───── Data to process
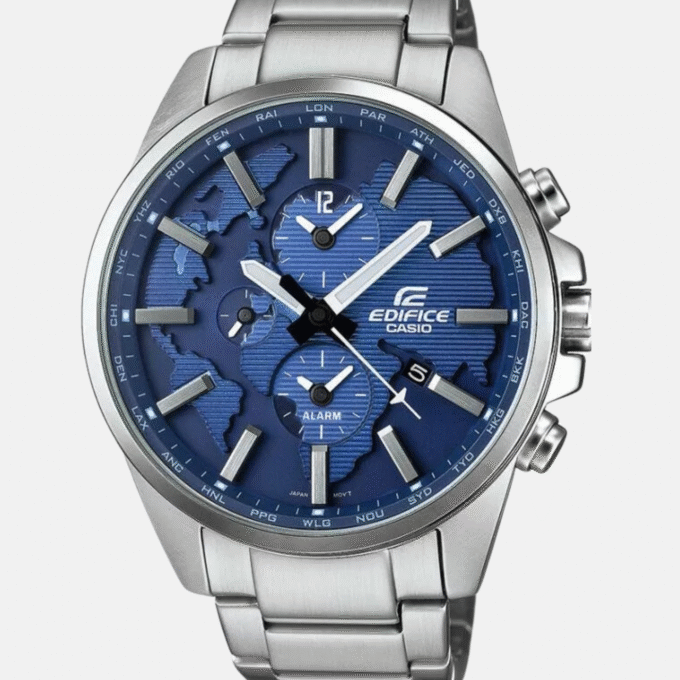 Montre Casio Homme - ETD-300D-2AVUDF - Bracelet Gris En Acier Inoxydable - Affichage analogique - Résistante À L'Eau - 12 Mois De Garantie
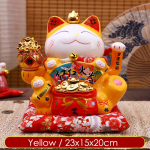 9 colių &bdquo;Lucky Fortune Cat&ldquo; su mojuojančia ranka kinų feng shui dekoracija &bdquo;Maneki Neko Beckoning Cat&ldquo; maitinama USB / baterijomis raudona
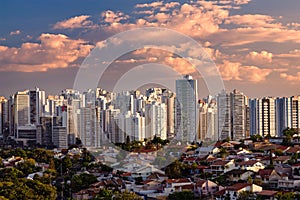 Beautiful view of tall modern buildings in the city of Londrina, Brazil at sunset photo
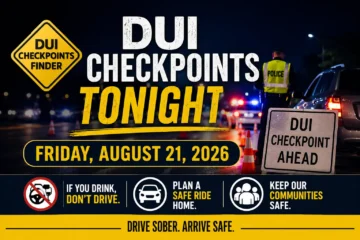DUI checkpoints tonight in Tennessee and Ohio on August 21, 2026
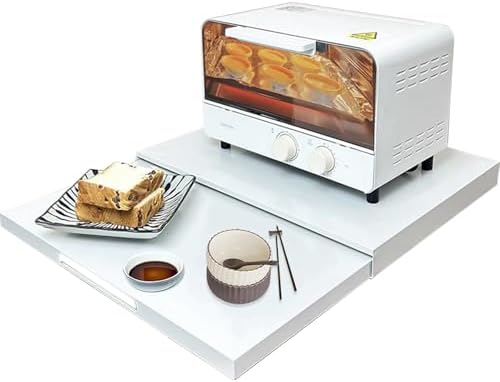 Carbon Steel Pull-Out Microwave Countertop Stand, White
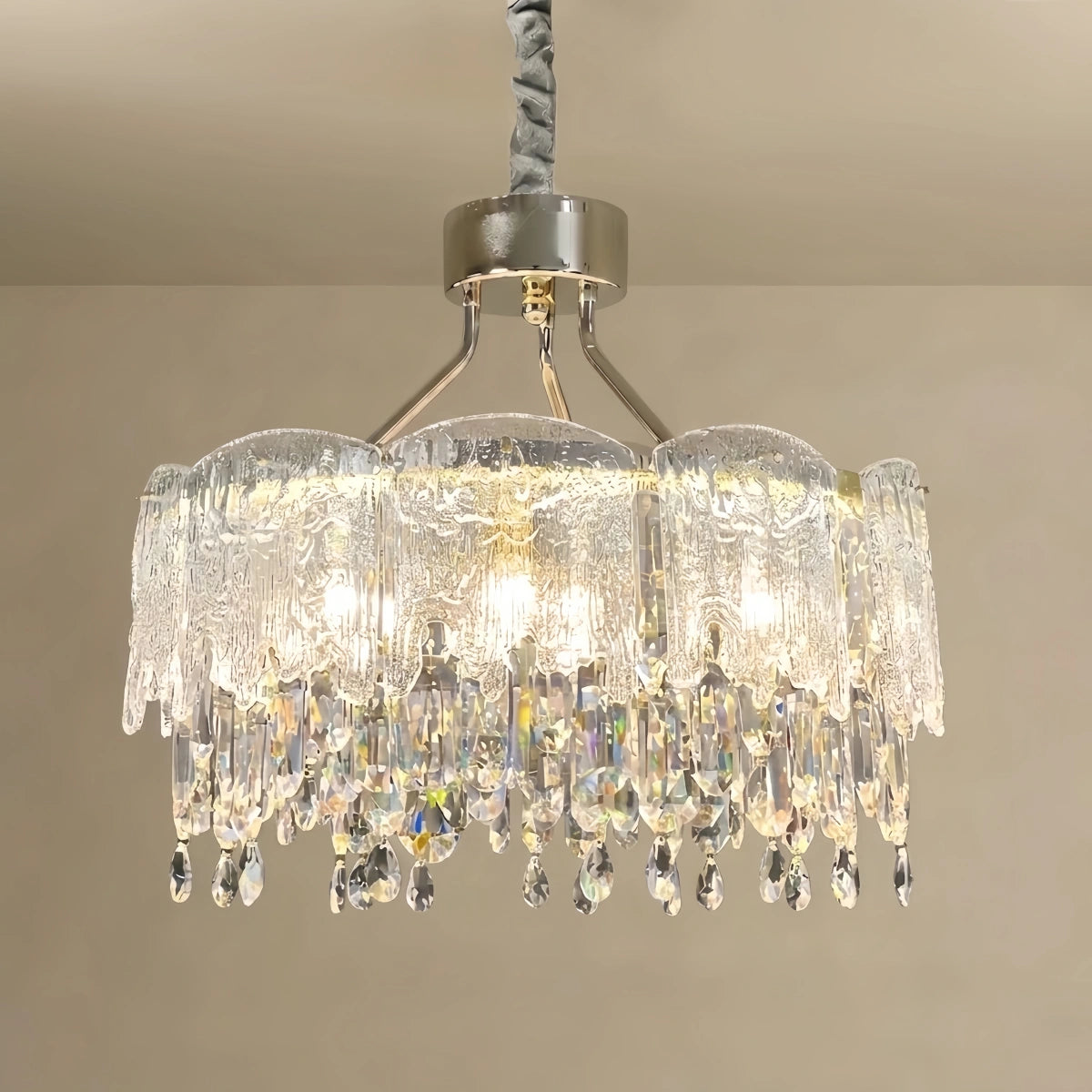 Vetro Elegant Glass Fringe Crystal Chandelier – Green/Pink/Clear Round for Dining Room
──────────
◆ **What to produce**:
Pictures stay out; repeat all the rest of the records exactly.

◆ **Reply**:
 Montre Casio Homme - ETD-300D-2AVUDF - Bracelet Gris En Acier Inoxydable - Affichage analogique - Résistante À L'Eau - 12 Mois De Garantie
 9 colių &bdquo;Lucky Fortune Cat&ldquo; su mojuojančia ranka kinų feng shui dekoracija &bdquo;Maneki Neko Beckoning Cat&ldquo; maitinama USB / baterijomis raudona
 Beautiful view of tall modern buildings in the city of Londrina, Brazil at sunset photo
DUI checkpoints tonight in Tennessee and Ohio on August 21, 2026
 Carbon Steel Pull-Out Microwave Countertop Stand, White
 Vetro Elegant Glass Fringe Crystal Chandelier – Green/Pink/Clear Round for Dining Room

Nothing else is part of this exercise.